━━ Data listing

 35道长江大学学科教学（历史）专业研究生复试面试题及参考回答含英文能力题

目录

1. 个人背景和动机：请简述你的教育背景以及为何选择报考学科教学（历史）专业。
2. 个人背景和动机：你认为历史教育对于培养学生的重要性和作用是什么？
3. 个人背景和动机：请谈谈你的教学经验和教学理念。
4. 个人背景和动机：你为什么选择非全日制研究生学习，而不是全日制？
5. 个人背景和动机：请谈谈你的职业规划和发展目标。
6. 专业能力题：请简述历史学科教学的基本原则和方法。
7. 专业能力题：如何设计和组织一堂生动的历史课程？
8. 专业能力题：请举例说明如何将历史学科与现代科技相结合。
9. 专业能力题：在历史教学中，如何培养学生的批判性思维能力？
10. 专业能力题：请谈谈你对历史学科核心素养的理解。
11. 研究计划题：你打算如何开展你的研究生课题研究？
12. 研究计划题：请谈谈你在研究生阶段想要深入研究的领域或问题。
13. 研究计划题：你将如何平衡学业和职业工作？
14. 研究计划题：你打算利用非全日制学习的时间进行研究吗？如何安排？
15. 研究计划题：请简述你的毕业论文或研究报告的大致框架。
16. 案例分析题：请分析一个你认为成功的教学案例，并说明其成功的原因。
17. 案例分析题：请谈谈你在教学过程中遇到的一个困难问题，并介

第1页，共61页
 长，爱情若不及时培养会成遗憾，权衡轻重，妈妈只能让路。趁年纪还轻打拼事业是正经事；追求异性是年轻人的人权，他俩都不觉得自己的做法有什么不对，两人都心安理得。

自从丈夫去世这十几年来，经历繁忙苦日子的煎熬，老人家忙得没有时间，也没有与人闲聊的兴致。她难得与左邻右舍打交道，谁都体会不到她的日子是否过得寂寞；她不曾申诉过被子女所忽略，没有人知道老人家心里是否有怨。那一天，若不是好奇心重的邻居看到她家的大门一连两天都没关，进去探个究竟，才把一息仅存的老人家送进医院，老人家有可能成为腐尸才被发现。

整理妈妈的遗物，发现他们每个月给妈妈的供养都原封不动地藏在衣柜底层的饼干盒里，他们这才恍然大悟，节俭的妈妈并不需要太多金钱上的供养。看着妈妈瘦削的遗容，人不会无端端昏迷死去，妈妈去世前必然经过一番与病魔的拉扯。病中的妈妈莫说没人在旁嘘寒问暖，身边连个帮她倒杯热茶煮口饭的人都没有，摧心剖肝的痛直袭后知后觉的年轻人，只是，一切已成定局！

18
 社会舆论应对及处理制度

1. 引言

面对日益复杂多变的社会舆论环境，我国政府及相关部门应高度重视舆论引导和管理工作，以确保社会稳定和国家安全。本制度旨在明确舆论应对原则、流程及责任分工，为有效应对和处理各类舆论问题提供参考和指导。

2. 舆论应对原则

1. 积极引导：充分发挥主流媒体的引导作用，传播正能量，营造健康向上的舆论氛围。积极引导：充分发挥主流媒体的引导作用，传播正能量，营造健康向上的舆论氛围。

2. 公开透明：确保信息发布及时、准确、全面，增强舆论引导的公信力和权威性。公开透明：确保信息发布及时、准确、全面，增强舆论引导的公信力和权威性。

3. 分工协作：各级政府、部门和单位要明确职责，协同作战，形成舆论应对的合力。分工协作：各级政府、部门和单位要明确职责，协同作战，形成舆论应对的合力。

━━━━

### Work request
Show, from the entries above, every line that includes the string "个人背景和动机".

### Answer to this problem
1. 个人背景和动机：请简述你的教育背景以及为何选择报考学科教学（历史）专业。
2. 个人背景和动机：你认为历史教育对于培养学生的重要性和作用是什么？
3. 个人背景和动机：请谈谈你的教学经验和教学理念。
4. 个人背景和动机：你为什么选择非全日制研究生学习，而不是全日制？
5. 个人背景和动机：请谈谈你的职业规划和发展目标。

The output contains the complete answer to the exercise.